**Excerpt:**
════════
Compression is performed on blocks of pixels eight on a side. You can see these blocks when you use the highest levels of compression or greatly enlarge the image. JPEG is a two pass compression and de-compression algorithm. This means it take longer to load and display than a gif file. You can save images in a progressive JPEG format that works somewhat like an interlaced GIF. While a standard JPEG  loads from top to bottom, a progressive JPEG displays the entire image starting with the largest blocks. This allows the image to be displayed first in low-resolution and then filled in as more data arrives. When you save an image in this format, you can specify the number of progressive scans. Don't use JPEG to save original images you expect to modify later. Every time you open one of these files, and then save it again, the image is compressed. As you go through a series of saves, the image become more and more degraded. Be sure to save your originals is a loss-free format such as TIFF or BMP at maximum color depth. Also, when you save an image as a JPEG, the image on the screen won't reflect the compression unless you load the saved version.

piecap_small.gif (24320 bytes) When you take a photo with a digital camera, exposure information such as shutter speed and aperture is saved in a header to the image file. PIE is a file utility that extracts the camera information from the raw .jpg and renames the PIC000XX.JPG filename to a more computer friendly name keyed to the date and time as well as other photo information. There are basically two standards for picture information headers: Olympus/Sanyo/Casio-compatible and EXIF standard. Most of the new cameras are EXIF-compatible, but there are still camera specific information such as zoom values or quality modes. Courtesy of juworld.

PNG (.PNG)
════════
**Record excerpts:**

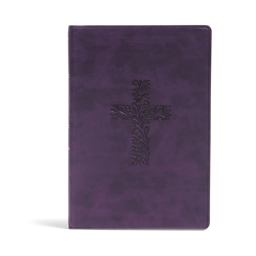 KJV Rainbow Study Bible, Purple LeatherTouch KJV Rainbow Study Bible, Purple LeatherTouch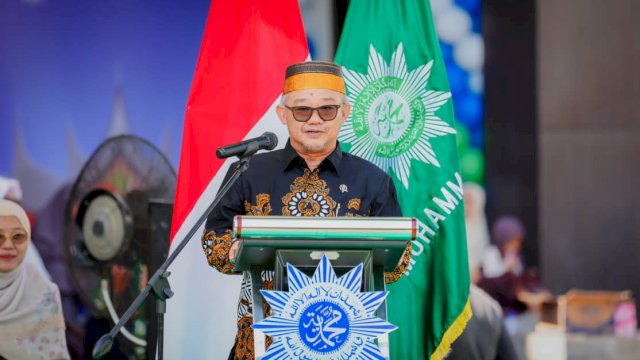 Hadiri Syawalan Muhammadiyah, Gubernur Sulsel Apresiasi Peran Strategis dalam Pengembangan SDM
════════
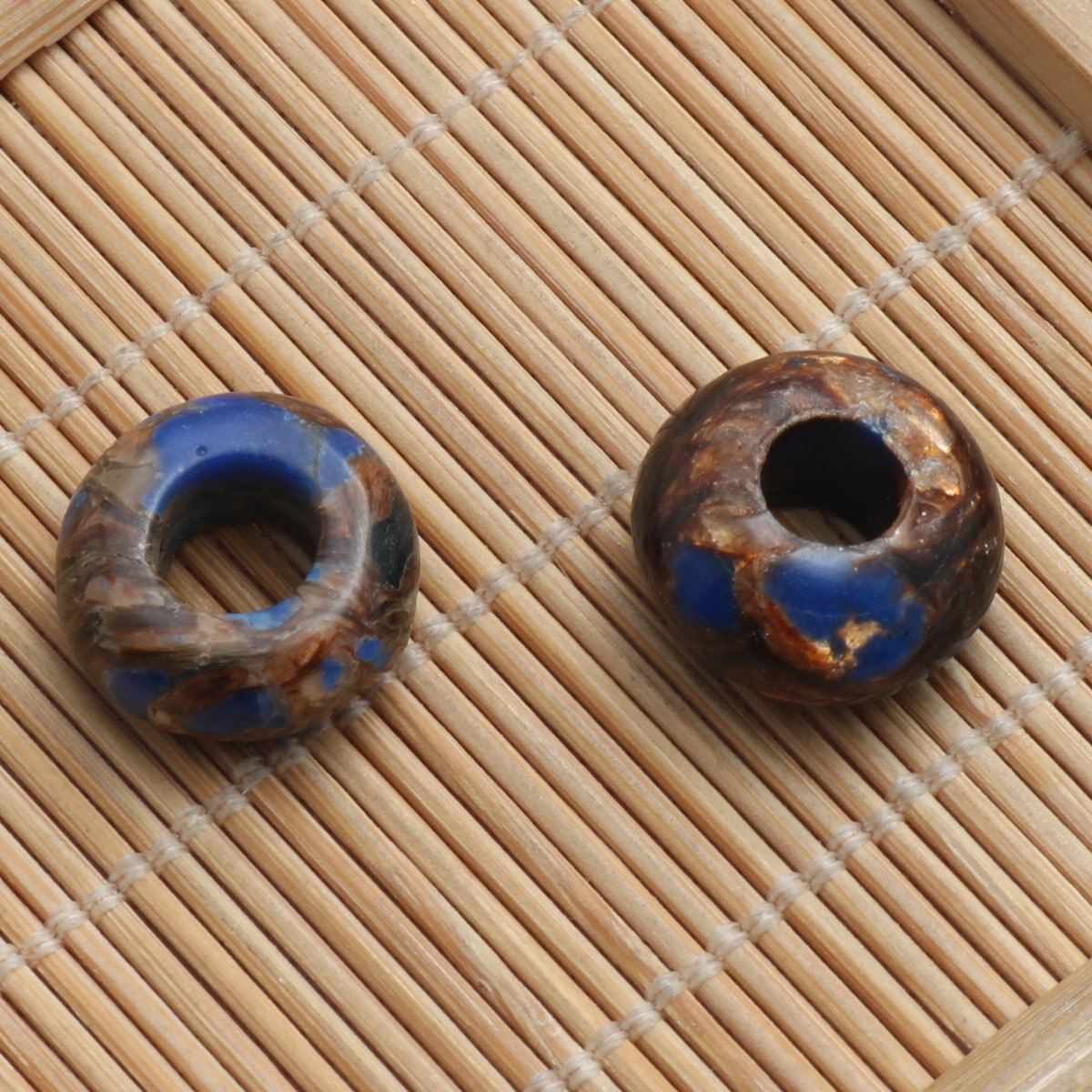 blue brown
════════
**Problems to solve:**
1. Set down, word for word, the part of the excerpt on image formats that opens with the words "piecap_small.gif (24320 bytes)" and closes with "Courtesy of juworld.".
2. According to the excerpt on image formats, how large are the pixel blocks on which JPEG compression is performed?

**Outputs in order:**
1.
piecap_small.gif (24320 bytes) When you take a photo with a digital camera, exposure information such as shutter speed and aperture is saved in a header to the image file. PIE is a file utility that extracts the camera information from the raw .jpg and renames the PIC000XX.JPG filename to a more computer friendly name keyed to the date and time as well as other photo information. There are basically two standards for picture information headers: Olympus/Sanyo/Casio-compatible and EXIF standard. Most of the new cameras are EXIF-compatible, but there are still camera specific information such as zoom values or quality modes. Courtesy of juworld.

2. Eight pixels on a side.